Back to Blog
5 min read

Foundation Models on Azure: Understanding Large Language Models

Foundation models are large AI models trained on vast amounts of data that can be adapted to many downstream tasks. Microsoft is making these models accessible through Azure, democratizing access to powerful AI capabilities.

What Are Foundation Models?

Foundation models are pre-trained on massive datasets and can be:

  • Used directly for various tasks
  • Fine-tuned for specific domains
  • Used as feature extractors

Examples include:

  • Language: GPT-3, Codex
  • Vision: CLIP, DALL-E 2
  • Code: Codex (powers GitHub Copilot)

Foundation Models in Azure

Azure provides access to foundation models through multiple services:

Azure OpenAI Service

import openai

openai.api_type = "azure"
openai.api_base = "https://your-resource.openai.azure.com/"
openai.api_key = "your-api-key"
openai.api_version = "2022-06-01-preview"

# Use GPT-3 Davinci
response = openai.Completion.create(
    engine="text-davinci-002",
    prompt="Explain the concept of foundation models in AI:",
    max_tokens=300,
    temperature=0.7
)

print(response.choices[0].text)

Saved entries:
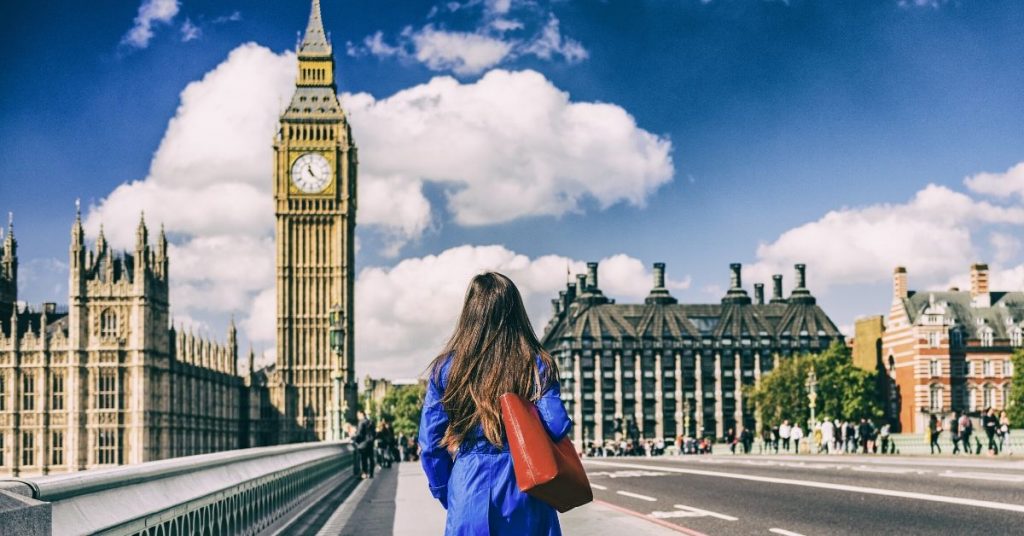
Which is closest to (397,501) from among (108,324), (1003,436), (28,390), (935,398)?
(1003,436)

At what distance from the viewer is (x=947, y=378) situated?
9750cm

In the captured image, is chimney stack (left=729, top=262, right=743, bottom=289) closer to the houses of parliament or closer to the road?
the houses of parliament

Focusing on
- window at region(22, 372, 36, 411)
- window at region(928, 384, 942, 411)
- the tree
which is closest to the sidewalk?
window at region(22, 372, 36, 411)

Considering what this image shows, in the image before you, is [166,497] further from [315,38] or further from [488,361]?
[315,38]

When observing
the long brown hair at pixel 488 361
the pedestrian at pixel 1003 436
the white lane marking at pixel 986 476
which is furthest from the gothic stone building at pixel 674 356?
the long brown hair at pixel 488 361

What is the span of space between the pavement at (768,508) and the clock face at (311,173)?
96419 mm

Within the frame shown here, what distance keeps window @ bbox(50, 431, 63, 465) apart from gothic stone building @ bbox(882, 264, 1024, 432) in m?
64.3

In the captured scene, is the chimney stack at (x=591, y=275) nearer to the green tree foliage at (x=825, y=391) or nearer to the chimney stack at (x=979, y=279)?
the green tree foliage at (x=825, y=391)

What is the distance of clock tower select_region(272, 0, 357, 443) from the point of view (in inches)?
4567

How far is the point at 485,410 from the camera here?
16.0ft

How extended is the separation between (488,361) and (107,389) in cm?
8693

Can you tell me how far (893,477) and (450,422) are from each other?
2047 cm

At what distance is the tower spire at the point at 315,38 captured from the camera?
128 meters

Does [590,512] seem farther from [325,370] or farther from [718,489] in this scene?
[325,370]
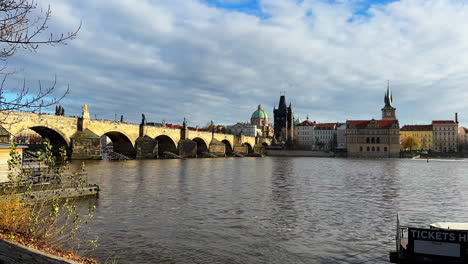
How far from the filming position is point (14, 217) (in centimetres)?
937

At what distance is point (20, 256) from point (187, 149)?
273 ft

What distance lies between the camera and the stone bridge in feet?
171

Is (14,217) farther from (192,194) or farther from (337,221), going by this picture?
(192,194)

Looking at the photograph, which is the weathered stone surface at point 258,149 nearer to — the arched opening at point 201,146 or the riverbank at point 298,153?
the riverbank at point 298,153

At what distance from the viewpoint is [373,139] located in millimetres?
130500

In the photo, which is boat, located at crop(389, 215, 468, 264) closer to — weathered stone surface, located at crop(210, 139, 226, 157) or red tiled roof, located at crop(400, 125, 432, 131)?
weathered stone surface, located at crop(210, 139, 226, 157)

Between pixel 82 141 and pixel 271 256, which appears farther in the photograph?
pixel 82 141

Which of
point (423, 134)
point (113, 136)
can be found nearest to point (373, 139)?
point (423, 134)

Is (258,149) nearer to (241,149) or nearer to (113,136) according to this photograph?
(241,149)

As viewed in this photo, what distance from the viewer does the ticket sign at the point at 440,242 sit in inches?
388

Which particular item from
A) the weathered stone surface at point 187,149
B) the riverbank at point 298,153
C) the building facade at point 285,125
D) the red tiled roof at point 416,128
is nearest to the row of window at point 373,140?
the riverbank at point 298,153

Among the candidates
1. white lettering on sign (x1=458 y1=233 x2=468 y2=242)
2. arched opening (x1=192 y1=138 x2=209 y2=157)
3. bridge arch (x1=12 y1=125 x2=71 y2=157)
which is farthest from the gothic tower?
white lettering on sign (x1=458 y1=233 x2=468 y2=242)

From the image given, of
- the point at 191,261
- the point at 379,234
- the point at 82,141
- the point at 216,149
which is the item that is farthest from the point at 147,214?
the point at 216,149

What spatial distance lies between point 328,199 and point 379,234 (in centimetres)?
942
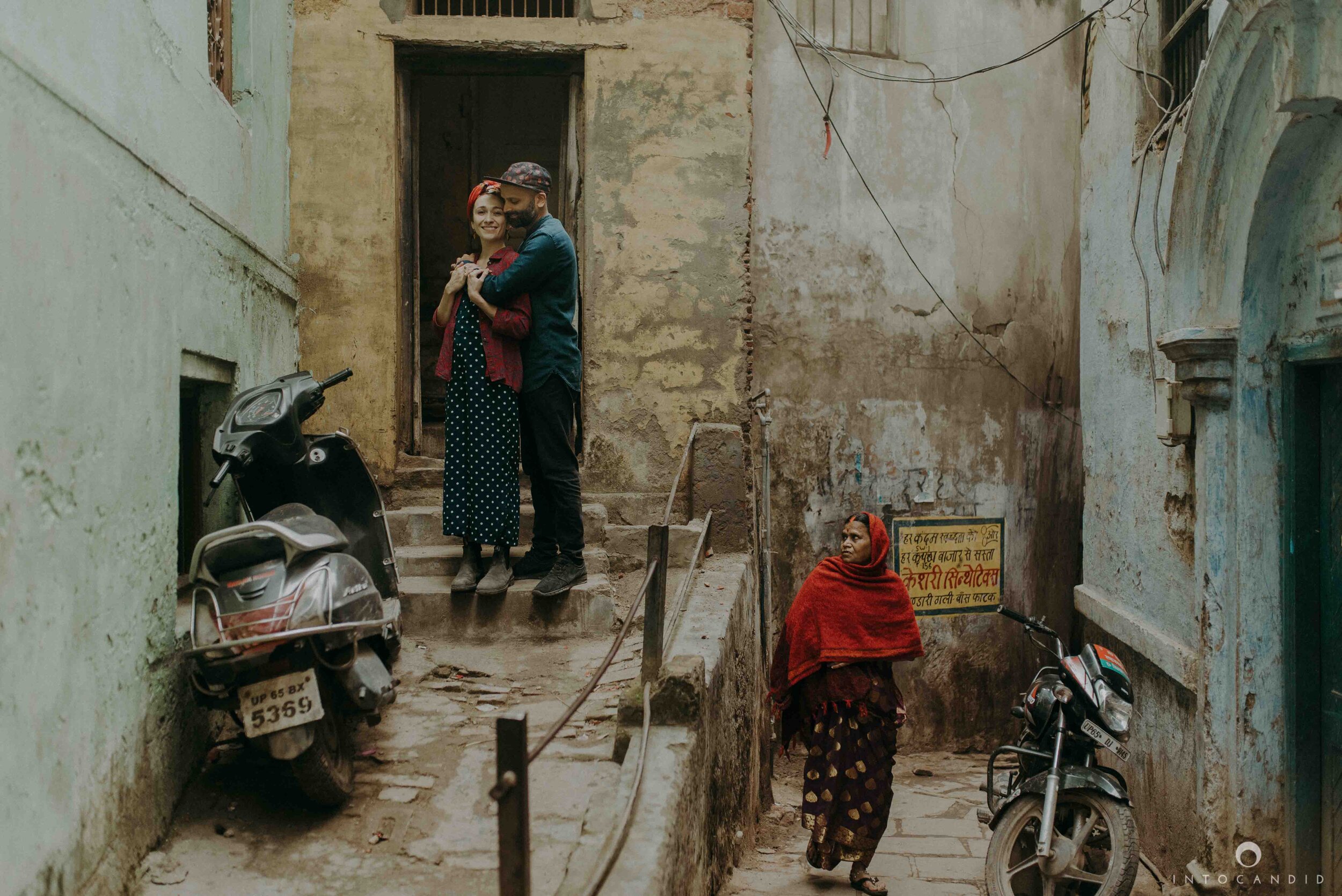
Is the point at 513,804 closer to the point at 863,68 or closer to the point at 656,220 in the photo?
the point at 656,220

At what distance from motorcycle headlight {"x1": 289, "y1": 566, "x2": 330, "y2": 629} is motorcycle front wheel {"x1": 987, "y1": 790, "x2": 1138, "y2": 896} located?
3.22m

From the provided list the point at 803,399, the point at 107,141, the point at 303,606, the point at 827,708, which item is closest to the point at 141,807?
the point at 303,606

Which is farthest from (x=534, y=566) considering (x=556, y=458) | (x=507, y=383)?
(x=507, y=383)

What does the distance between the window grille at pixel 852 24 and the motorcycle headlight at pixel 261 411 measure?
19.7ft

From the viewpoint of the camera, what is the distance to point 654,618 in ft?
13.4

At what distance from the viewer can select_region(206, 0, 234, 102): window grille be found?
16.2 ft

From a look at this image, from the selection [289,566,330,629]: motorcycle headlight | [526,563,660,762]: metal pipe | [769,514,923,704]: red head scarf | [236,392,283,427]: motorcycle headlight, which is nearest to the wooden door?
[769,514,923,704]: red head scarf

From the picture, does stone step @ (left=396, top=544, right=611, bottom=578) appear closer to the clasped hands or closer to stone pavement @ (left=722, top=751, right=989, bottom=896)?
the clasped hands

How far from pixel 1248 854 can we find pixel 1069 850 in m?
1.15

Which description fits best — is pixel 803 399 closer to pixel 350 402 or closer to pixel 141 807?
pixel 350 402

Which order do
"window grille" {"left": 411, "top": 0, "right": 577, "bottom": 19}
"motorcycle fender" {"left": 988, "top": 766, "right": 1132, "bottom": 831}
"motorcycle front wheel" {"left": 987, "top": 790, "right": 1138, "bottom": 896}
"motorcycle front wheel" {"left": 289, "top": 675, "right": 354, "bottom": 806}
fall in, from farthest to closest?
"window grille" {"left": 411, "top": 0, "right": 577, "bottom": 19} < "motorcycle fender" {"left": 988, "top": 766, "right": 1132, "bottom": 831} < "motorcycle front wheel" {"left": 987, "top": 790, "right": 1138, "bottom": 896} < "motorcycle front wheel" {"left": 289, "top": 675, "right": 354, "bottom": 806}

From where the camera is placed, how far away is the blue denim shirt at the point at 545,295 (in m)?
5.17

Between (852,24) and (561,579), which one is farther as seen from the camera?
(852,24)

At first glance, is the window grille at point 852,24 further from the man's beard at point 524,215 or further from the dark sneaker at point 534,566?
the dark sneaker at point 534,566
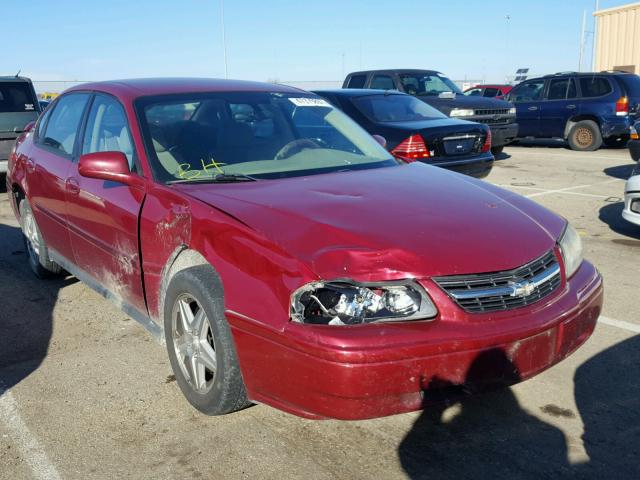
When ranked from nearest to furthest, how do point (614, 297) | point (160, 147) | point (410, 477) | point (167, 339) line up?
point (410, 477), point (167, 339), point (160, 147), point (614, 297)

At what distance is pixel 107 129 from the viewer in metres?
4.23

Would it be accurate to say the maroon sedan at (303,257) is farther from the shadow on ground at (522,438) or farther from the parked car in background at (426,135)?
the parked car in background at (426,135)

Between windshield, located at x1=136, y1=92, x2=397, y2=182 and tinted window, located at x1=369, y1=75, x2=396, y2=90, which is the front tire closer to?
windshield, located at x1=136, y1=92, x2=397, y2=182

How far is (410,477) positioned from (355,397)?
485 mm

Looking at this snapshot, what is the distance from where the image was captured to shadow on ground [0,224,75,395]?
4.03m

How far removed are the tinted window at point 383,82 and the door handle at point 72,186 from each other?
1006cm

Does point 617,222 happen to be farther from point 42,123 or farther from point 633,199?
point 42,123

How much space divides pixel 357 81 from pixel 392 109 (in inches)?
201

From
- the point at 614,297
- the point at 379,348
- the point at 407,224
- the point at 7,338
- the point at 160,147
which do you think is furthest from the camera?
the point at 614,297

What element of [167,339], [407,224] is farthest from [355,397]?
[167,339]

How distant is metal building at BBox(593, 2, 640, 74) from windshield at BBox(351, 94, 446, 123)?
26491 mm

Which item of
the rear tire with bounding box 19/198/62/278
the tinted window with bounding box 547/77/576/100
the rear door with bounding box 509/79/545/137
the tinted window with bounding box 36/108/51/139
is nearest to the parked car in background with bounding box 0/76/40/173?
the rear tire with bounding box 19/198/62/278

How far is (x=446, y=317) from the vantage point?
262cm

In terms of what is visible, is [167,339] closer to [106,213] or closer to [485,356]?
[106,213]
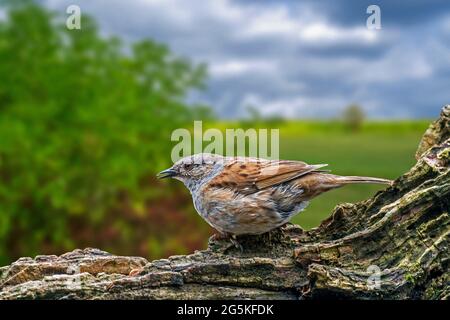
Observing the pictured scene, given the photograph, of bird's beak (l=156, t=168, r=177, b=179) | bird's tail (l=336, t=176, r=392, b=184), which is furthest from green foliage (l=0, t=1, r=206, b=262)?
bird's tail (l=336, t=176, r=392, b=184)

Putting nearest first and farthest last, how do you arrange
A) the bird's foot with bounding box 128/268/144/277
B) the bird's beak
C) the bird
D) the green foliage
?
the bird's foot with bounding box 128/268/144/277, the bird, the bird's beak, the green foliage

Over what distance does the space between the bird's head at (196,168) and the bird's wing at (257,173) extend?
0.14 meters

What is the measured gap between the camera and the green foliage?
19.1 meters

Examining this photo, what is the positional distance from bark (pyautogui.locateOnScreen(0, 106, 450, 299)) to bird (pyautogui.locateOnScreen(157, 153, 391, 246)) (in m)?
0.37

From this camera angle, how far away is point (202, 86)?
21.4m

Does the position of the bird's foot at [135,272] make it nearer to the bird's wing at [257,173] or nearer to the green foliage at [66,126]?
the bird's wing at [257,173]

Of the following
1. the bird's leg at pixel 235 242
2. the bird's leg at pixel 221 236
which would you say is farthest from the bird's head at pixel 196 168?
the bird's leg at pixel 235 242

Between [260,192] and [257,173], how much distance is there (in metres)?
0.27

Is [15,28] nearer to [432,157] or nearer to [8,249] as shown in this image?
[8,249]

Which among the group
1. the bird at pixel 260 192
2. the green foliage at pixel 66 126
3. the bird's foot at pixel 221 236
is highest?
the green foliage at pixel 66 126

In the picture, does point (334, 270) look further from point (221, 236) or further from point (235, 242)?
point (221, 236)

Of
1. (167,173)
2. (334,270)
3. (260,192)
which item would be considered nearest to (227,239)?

REQUIRED TASKS:
A. In the blog post about foundation models on Azure, which arguments does the code pass to openai.Completion.create? List their names.
B. Extend the blog post about foundation models on Azure, picking up right after its final line of code.

ANSWERS FOR THE EXERCISE:
A. engine, prompt, max_tokens, temperature

B.
Azure Machine Learning Model Catalog

from azure.ai.ml import MLClient
from azure.identity import DefaultAzureCredential

# Connect to Azure ML
ml_client = MLClient(
    DefaultAzureCredential(),
    subscription_id="your-subscription",
    resource_group="your-rg",
    workspace_name="your-workspace"
)

# Browse available models
models = ml_client.models.list(
    registry_name="azureml"
)

for model in models:
    print(f"{model.name}: {model.description}")

Using Pre-trained Models

Text Generation with GPT-3

def generate_text(prompt: str, max_tokens: int = 200) -> str:
    """Generate text using GPT-3."""

    response = openai.Completion.create(
        engine="text-davinci-002",
        prompt=prompt,
        max_tokens=max_tokens,
        temperature=0.7,
        top_p=1,
        frequency_penalty=0,
        presence_penalty=0
    )

    return response.choices[0].text.strip()

# Example: Generate code documentation
code = """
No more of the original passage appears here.